▶ **WORK REQUIRED**
Although the data below contains pictures, output only the lines between those holding "Felt Onion, Needle" and "Cô Bạch Linh", inclusive, exactly and without those pictures.

▶ **EXTRACTED DATA**
--- START ---

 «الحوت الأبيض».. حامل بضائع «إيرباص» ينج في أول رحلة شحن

--- END ---
--- START ---

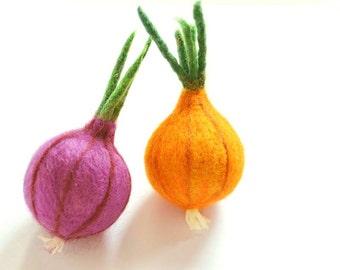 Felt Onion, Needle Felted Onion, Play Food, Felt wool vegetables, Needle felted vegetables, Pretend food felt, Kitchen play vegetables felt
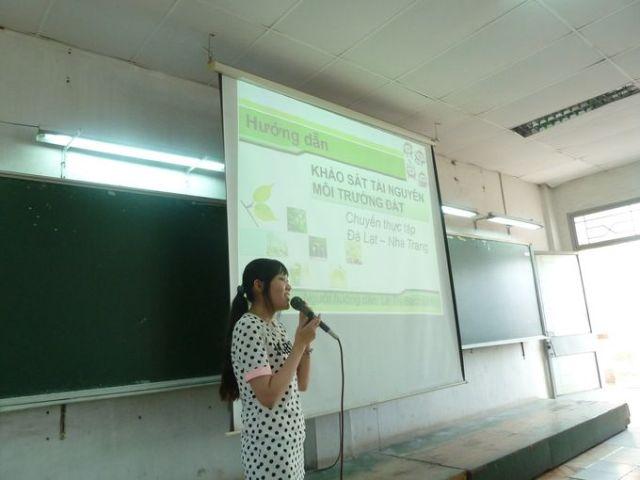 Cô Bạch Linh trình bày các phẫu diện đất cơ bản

--- END ---
--- START ---

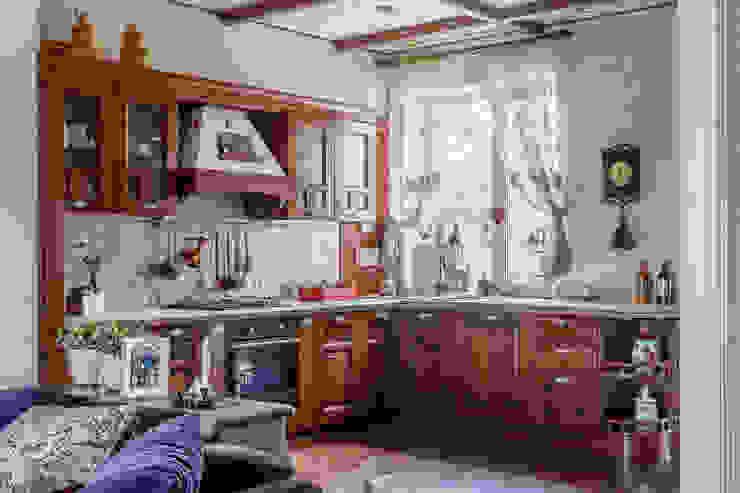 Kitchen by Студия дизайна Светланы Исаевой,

--- END ---

▶ **SOLUTION FOR THIS TASK**
 Felt Onion, Needle Felted Onion, Play Food, Felt wool vegetables, Needle felted vegetables, Pretend food felt, Kitchen play vegetables felt
 Cô Bạch Linh trình bày các phẫu diện đất cơ bản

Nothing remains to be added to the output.